Gerçi referandum seçim demek değildir. Pazar günkü oylamada şu parti mi, yoksa bu parti mi iktidara gelecek diye insana heyecan veren bir yarışma söz konusu olmayacaktır. Ayrıca, hemen bütün siyasal partiler anayasa tasarısını benimsemişler, kampanya süresince tasarı hakkında olumlu bir çaba göstermişlerdir. Bu şartlar altında, anayasanın nasıl olsa büyük bir çoğunlukla onaylanacağını düşünen, sandık başına gidip oy vermeyi lüzumsuz bir zahmet sayan vatandaşlar bulunabilir.

Bu, doğru bir düşünce sayılamaz. Oylamaya katılış oranı düşük olursa, hem Türkiye'yi sevmeyen dış düşmanlar, hem de devrim rejimine diş bileyen iç düşmanlar, derhal bu durumdan yararlanmak isteyecekler, yurdumuzda bir hukuk devleti kurulmasını daha başlangıçta sarsmaya çalışacaklardır. Bunlar, neler diyebilirler? Örneğin:

- Türk vatandaşları, millî kaderin bu yılla çizilmesini hoş görmüyor. Halk, eski devrin özlemini çekiyor ve yeni kurulacak yönetimi benimsemiyor.

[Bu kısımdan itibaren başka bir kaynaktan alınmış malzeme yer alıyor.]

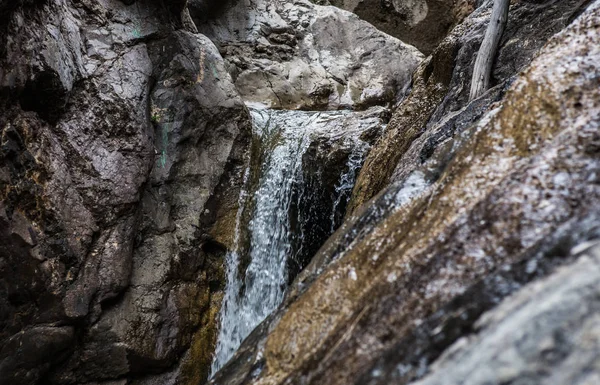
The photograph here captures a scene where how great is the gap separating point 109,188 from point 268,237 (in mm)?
2197

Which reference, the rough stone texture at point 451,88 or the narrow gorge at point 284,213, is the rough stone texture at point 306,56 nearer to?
the narrow gorge at point 284,213

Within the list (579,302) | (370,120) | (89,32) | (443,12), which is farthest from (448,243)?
(443,12)

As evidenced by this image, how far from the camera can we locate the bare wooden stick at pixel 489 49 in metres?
4.52

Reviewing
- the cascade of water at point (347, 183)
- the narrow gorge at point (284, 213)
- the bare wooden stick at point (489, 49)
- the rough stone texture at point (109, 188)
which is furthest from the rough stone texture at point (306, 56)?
the bare wooden stick at point (489, 49)

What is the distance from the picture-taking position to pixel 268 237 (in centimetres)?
→ 591

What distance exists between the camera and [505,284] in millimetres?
1521

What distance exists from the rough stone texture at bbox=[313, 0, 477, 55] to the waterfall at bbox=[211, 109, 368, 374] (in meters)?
7.21

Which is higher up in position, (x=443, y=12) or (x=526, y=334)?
(x=443, y=12)

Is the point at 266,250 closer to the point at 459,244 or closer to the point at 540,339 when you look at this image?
the point at 459,244

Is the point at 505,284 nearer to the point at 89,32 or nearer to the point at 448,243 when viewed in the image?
the point at 448,243

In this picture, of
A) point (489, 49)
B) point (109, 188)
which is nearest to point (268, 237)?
point (109, 188)

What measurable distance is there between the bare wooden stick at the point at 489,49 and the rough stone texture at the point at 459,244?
2.18m

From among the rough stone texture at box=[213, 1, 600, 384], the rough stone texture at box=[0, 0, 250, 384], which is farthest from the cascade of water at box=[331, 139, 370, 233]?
the rough stone texture at box=[213, 1, 600, 384]

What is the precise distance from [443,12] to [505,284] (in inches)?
487
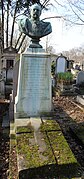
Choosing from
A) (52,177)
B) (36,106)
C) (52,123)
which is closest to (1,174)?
(52,177)

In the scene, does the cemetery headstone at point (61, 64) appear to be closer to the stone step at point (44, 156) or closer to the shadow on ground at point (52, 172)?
the stone step at point (44, 156)

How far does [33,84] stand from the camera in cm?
536

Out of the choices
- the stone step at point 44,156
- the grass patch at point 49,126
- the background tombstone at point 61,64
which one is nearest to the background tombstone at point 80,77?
the background tombstone at point 61,64

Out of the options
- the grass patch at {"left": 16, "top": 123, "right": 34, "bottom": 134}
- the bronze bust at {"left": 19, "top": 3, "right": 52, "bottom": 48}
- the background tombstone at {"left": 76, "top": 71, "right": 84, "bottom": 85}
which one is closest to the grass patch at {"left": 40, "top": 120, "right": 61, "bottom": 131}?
the grass patch at {"left": 16, "top": 123, "right": 34, "bottom": 134}

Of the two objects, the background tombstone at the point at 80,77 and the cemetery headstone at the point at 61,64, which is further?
the cemetery headstone at the point at 61,64

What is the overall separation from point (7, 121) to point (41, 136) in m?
2.56

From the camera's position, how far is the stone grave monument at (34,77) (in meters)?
5.33

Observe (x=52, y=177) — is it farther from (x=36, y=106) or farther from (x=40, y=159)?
(x=36, y=106)

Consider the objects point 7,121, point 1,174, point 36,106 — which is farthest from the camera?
point 7,121

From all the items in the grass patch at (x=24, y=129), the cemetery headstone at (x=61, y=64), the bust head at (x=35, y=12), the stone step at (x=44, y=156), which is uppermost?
the bust head at (x=35, y=12)

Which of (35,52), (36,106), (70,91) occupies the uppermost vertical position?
(35,52)

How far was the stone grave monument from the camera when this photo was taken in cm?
533

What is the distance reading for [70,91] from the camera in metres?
12.1

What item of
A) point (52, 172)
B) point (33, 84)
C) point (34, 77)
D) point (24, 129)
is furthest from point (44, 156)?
point (34, 77)
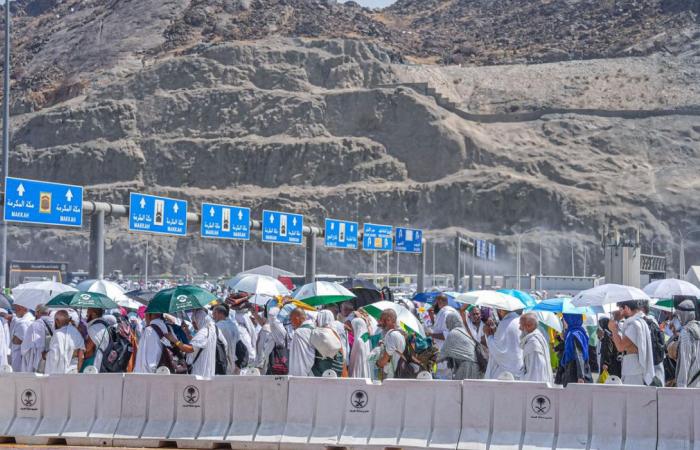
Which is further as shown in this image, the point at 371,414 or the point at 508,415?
the point at 371,414

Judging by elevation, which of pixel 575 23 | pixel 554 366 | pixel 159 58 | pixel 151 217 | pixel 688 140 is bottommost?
pixel 554 366

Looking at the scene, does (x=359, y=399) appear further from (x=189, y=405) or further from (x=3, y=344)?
(x=3, y=344)

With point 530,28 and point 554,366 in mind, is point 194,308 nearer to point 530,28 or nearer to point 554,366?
point 554,366

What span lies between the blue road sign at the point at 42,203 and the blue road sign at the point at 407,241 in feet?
86.9

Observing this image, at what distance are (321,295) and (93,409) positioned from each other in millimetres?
5411

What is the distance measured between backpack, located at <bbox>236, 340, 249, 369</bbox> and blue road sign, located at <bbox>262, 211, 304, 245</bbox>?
22.9 m

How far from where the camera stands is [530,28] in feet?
538

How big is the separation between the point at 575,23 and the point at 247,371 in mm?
150929

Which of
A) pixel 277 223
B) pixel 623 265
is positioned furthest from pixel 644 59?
pixel 277 223

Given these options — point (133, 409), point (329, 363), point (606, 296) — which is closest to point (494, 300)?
point (606, 296)

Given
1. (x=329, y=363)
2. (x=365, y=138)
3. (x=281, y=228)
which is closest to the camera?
(x=329, y=363)

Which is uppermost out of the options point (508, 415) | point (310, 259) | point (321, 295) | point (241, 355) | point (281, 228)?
point (281, 228)

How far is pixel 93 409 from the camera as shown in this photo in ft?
42.5

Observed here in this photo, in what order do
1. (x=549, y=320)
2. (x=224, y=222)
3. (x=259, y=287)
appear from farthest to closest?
(x=224, y=222) → (x=259, y=287) → (x=549, y=320)
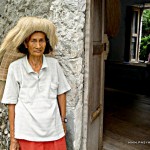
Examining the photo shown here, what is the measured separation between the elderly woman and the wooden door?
1.72 feet

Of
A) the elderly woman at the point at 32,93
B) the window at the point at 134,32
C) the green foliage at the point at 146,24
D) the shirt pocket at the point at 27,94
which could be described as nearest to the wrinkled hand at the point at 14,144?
the elderly woman at the point at 32,93

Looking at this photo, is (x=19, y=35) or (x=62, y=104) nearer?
(x=19, y=35)

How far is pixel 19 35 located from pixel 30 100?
0.44 m

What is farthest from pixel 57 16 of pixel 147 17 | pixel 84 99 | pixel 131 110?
pixel 147 17

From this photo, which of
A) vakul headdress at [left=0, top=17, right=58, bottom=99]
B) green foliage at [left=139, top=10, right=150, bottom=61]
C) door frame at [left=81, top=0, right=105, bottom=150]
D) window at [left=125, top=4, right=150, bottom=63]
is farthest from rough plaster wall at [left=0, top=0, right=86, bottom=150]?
green foliage at [left=139, top=10, right=150, bottom=61]

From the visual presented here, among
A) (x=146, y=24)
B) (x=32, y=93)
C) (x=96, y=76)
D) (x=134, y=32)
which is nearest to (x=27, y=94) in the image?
(x=32, y=93)

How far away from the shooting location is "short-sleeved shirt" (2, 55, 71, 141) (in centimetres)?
151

Diyebilirler. Daha başka, daha tehlikeli sloganlar da uydurup söyleyebilirler. Onun için şehirlerde oturan vatandaşlar, bütün yurt düzeyinde güneşli ve sıcak geçeceğini tahmin ettiğimiz şu pazar günü, çoluk çocuk sayfiye yerlerine gitmeden önce millî görevlerini hatırlamalı ve ister. ''Evet'', ister ''Hayır'' inançları ne yolda ise kayıtlı bulundukları sandığa uğrayarak oylarını kullanmalıdırlar. Bu uğurda bütün okurlarımı; dostlarını, hısım ve akrakbalarını, komşularını uyarmaya çağırıyorum. Referandumun sonucu kadar, belki daha da ziyade referanduma katılış sayısı önemlidir. Bu, kendi kaderimize karşı milletçe gösterdiğimiz ilginin bir ölçüsü olacaktır.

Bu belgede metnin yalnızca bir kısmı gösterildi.